Before I left Wally and the landing, I rested under a maple. Flitting through the branches above me was a pair of rose-breasted grosbeaks. The male’s breast glowed and flashed as he moved in and out of patches of sunshine. He sang like a robin, only more flute-like and lustier. Soon after I launched again, a damsel fly came aboard to hitch a ride on my left forearm. After a mile of rising and falling with each paddle stroke, she decided that I had taken her far enough, and with a shiver, loosed her wings, rose off my arm, and caught the breeze to her ultimate destination. Perhaps she was headed to John Muir’s boyhood home, just five miles south.

In 1849, John Muir, at age 11, arrived in Marguette County with his family from Scotland. Known as the father of the United States’ national parks, John Muir grew up on a lake less than half a mile from the Fox.2 He wrote of his boyhood: “Oh that glorious Wisconsin wilderness! Every thing new and pure in the very prime when Nature’s pulses were beating highest and mysteriously keeping time with our own! Young hearts, young leaves, flowers, animals, the winds and streams and sparkling lake, all wildly, gladly rejoicing together!”3 I, too, rejoiced with what wildness was still to be seen and experienced.

With the ever-freshening wind, I began to think more about my paddle stroke than nature or John Muir, setting each upcoming buoy as my next goal. As I closed in on a buoy, the next one would come into sight, and I would redirect my effort. Each buoy drew me on toward the east end of the lake and the city of Montello. I set off for each new buoy a little more exhausted and cramped, but knowing that I had a couple hundred fewer paddle strokes to go.

And so I reached the Montello boat landing at mid-afternoon. A lean man with close-cropped, graying hair was launching his fishing boat. His name was Don, and he said that it was the first time this year that he had put the boat in the water. He intended to do a tune-up run before going fishing. Even though Don was retired, he had been too busy to get out earlier with the boat.

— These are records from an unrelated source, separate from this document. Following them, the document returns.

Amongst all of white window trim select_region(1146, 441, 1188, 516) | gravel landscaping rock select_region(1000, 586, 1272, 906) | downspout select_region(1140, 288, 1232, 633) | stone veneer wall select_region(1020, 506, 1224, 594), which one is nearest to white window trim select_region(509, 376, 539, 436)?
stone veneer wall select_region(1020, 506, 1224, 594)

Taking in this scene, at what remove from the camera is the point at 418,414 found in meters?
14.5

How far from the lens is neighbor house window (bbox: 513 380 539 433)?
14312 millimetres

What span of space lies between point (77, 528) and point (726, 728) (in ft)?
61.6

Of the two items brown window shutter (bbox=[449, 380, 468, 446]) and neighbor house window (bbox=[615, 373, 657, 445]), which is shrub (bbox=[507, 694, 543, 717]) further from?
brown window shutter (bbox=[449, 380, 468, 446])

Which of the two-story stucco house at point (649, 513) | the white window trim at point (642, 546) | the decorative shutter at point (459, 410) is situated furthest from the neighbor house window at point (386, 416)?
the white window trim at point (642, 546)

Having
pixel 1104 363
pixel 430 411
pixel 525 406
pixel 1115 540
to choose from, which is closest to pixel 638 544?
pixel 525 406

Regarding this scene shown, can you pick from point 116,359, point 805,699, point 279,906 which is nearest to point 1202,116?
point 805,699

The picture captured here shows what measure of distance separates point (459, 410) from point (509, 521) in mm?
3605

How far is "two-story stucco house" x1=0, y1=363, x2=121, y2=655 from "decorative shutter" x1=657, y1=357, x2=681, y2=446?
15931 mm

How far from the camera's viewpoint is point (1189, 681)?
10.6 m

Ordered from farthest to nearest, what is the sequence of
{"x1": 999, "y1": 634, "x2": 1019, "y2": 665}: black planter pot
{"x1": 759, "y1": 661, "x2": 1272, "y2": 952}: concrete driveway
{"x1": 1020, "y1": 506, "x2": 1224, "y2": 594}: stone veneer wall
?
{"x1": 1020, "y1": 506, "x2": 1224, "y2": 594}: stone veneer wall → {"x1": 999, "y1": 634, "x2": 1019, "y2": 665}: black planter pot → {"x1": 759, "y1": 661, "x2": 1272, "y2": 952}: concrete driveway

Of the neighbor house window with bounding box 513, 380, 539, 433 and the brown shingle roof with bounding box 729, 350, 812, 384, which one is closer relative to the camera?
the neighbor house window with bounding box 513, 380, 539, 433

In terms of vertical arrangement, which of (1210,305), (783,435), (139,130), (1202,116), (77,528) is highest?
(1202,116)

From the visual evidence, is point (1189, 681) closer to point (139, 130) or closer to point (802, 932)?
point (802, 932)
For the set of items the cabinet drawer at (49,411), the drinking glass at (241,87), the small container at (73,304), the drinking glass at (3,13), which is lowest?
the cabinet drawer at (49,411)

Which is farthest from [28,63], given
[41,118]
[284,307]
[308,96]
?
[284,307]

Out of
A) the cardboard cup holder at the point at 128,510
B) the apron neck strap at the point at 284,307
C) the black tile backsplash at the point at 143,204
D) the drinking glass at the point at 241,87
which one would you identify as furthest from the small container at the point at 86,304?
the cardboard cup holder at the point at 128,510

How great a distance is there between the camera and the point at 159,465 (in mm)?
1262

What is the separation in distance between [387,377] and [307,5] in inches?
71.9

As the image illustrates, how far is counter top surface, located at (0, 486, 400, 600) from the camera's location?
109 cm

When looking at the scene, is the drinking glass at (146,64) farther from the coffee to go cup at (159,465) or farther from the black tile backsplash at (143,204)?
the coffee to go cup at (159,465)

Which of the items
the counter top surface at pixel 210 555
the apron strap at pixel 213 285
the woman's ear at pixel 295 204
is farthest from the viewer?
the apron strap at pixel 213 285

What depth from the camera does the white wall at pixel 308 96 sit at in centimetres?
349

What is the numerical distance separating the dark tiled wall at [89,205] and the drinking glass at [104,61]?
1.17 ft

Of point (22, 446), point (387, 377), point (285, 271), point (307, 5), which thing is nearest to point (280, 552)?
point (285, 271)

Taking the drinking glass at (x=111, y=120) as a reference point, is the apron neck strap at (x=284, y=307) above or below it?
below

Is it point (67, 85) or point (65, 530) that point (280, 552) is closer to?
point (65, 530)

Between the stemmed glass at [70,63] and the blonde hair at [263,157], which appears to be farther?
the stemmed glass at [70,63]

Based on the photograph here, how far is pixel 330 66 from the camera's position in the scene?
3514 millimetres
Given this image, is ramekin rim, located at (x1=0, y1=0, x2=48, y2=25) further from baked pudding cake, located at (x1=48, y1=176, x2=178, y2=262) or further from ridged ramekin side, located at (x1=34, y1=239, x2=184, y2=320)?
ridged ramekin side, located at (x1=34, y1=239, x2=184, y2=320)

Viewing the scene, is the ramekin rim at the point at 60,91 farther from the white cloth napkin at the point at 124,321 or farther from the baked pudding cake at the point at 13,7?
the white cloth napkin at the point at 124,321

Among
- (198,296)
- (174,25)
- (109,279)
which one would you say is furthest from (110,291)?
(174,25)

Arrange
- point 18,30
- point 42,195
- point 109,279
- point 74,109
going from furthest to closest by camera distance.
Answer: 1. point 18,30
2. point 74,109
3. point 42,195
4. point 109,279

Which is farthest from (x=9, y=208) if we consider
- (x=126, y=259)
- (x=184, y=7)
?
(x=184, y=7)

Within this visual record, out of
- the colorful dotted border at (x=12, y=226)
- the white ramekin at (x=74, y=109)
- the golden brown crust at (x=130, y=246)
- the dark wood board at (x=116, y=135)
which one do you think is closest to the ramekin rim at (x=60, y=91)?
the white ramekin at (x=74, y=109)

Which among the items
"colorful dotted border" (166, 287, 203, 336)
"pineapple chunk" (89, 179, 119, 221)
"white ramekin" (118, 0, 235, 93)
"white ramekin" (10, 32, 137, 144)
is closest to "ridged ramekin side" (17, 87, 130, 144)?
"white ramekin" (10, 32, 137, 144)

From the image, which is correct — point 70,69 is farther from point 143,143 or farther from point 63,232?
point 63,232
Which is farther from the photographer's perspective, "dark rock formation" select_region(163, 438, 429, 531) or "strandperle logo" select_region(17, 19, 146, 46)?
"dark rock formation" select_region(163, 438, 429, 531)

In fact, he had just returned from a cattle round-up in Montana on a relative’s 30,000-acre ranch. A crew of Wisconsin family members drove out in two pickup trucks to Montana to help. The group included Don’s fourteen year-old nephew and sixteen year-old niece. On the ranch, they rounded up and branded 400 calves. That seemed a lot, but Don’s relative said there should have been nearly 500. The rancher thought the missing hundred had been rustled by a neighbor! Don rode an ATV, but said that he would get on a horse next year. Despite not being mounted, Don loved the work, the cowboys, the West and the idea. He still wore his straw cowboy hat and a big, cowboy-style silver belt buckle.

After I said goodbye to Don and finished strapping the wheels on the front of the baidarka, I turned north down a gravel road, headed for Montello and the Kozy Rest Motel.


1. Svob, Mike, and Elizabeth McBride. Paddling Northern Wisconsin: 82 Great Trips by Canoe and Kayak, at page 11. Trails Books, 1998.

2. The Sierra Club. John Muir: A Brief Biography. 2011. Accessed November 5, 2011. http://www.sierraclub.org/john_muir_exhibit/life/muir_biography.aspx.

3. Muir, Johm. Nature Writings: The Story of My Boyhood and Youth; My First Summer in the Sierra; The Mountains of California. Library of America, April 22, 1997.